I remember my senior year of high school perfectly.  It was based around senior projects, portfolios, prom, and turning 18.  The most important of these was turning 18.  Turning 18 marked the time for independence, the time to break free of parents and to be yourself.  That year I heard so many stories hinging on becoming an adult; ranging from “I’m going to get my eyebrow pierced and a tattoo,” to parent’s insight upon turning 18.  Here is what the parents said:

“Once you turn 18 you can do whatever you want.  We can’t stop you anymore because you are an adult.  You make your own decisions.”  Endless freedom and no boundaries?  As teenagers, we are there.  But little did our parents know was that we were becoming adults long before our 18th birthday.
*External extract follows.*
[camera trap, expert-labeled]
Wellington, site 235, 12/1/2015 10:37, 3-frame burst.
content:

Teenagers have grown up on the internet and I can say that from experience.  In fifth grade I got my very first email account, in seventh I began to instant message, and in ninth I made my very first webpage.  I was about as connected as someone could be.  I was consumed in the internet every day, for hours on end.  I updated my Xanga webpage daily, even though I only had a few friends registered to my page.  I felt like myself online.  I felt like I was really being me, a me that no one really knew outside of the world I had created for myself.  I enjoyed the cyberworld more than I enjoyed the real world.  Being online was an outlet for me, an outlet that satisfied me but began to create a rift between me and my family.  The only way that I got “unplugged,” so to speak, from the internet was the moment that I realized it betrayed me.
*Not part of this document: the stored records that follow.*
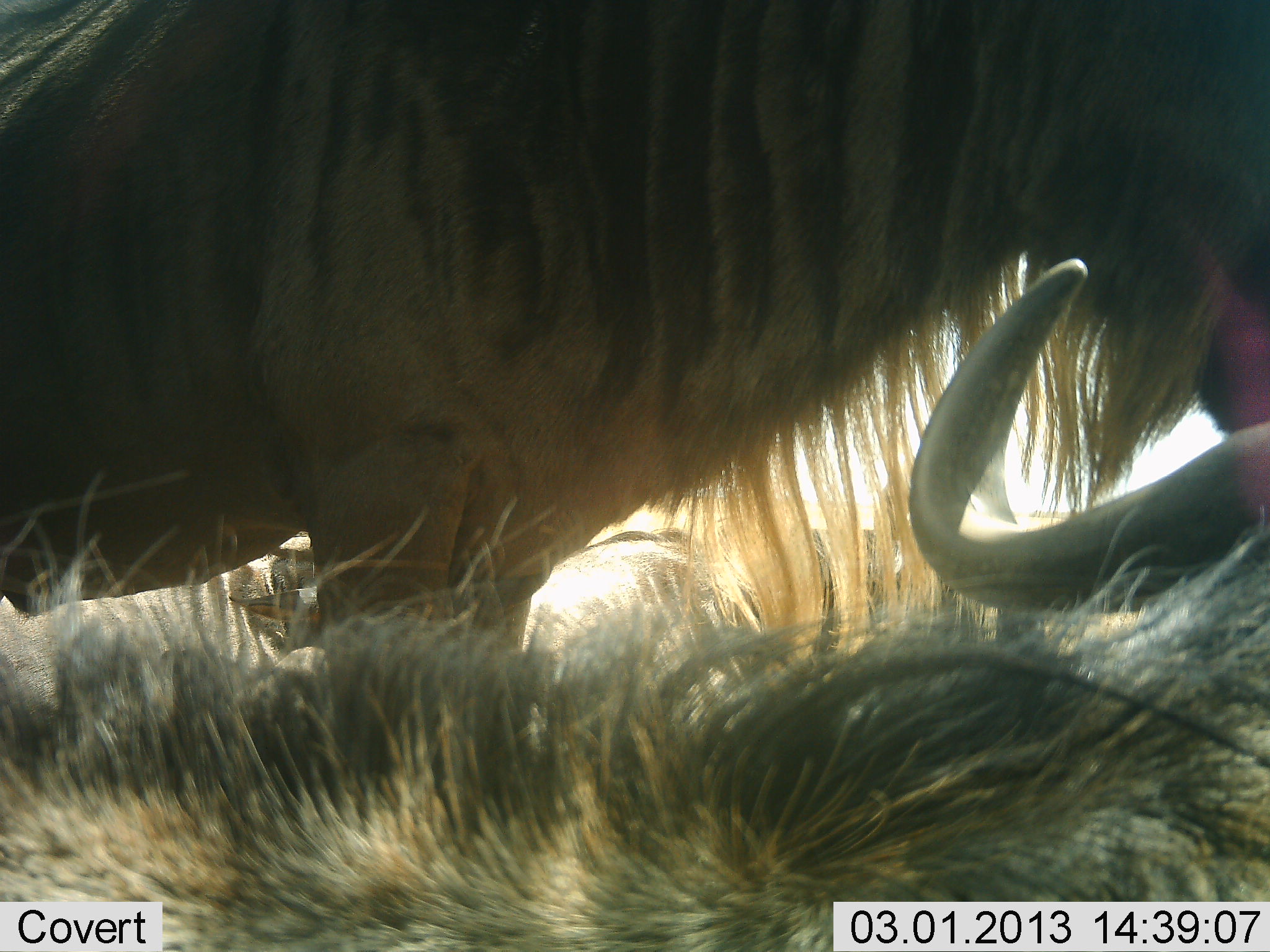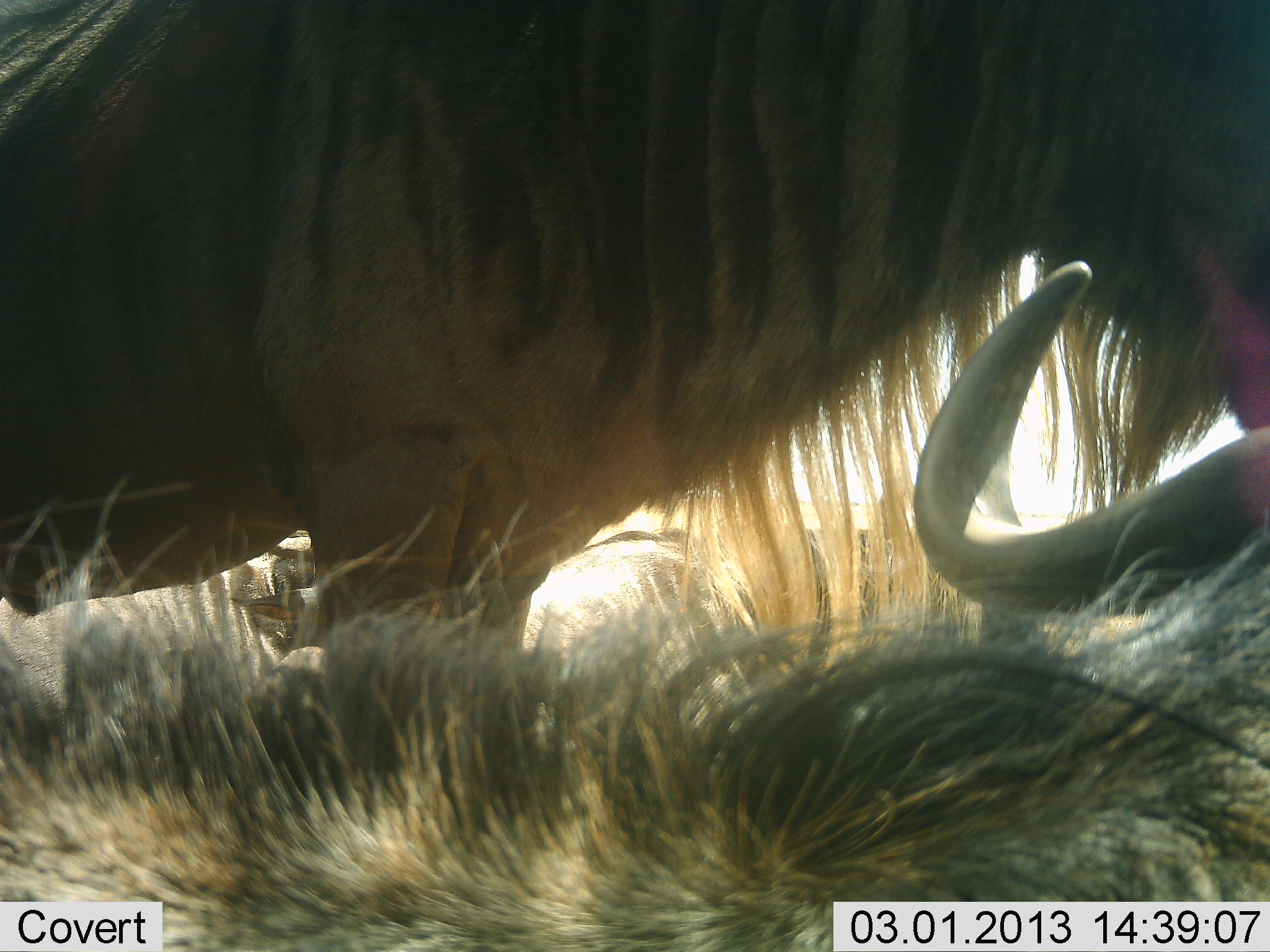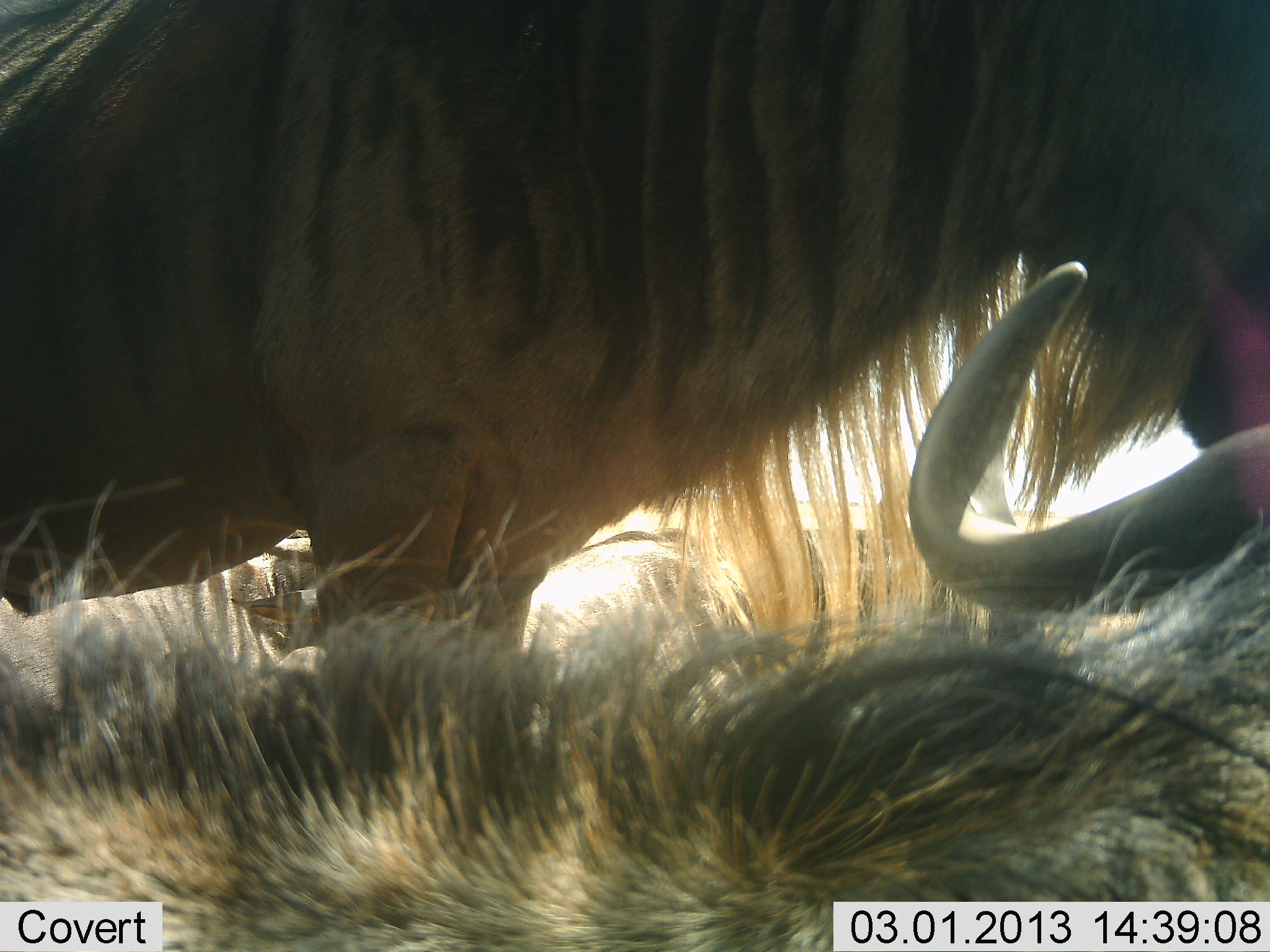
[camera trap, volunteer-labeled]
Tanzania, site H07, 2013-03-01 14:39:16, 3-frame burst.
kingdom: Animalia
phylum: Chordata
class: Mammalia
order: Artiodactyla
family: Bovidae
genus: Connochaetes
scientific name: Connochaetes taurinus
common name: blue wildebeest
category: wildebeest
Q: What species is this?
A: Wildebeest (blue wildebeest) (Connochaetes taurinus).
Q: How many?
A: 2.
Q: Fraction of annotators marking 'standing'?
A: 74%.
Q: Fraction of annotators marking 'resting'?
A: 83%.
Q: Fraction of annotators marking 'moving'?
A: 0%.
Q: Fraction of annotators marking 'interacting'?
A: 9%.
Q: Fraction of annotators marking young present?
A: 0%.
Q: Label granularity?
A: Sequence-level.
My freshman year of highschool was spent with my two best friends.  My two best friends that hated each other.  Half of the time that I spent one-on-one with them was time for them to badmouth the other friend.  So it was only natural for some kind of fight to brew between us.  The fight that killed on of my friendships was not a verbal fight, not a physical fight, but a fight online.  I was a victim of cyberbullying.  If someone has never been cyberbullied before they will never understand the emotional diress it puts a person under.  When I stumbled onto my “friend’s” website I was shocked, there were all these accounts of me being mean to her – hurting her feelings.  I never thought that it was true but I would constantly check her webpage.  I checked it at night so that my parents wouldn’t know and they didn’t find out until I told them that I was being attacked. 

Telling them was both a relief and an embarrassment.  I was relieved because they stepped in to save me.  They called my best friend’s parents and had her take down her webpage, although another one soon popped up, they also called the principal and discussed the problem to them.  I was embarrassed that I was living this undercover life, that I seemed completely different in front of them than I did in front of my friends.  That this girl painted such a negative picture of me that I wondered if they would believe. 

This could be anyone.  It really could.  But so many suffer in silence.  Ryan Halligan, a victim of cyberbullying, killed himself after being hurt too much.  His parents never knew.  Megan Meier, also a victim of cyberbullying, killed herself after being tormented by a mother posing as a teenage boy that liked Megan and suddenly hated her. 

Turning 18 marks us as adults but even adults need to be saved.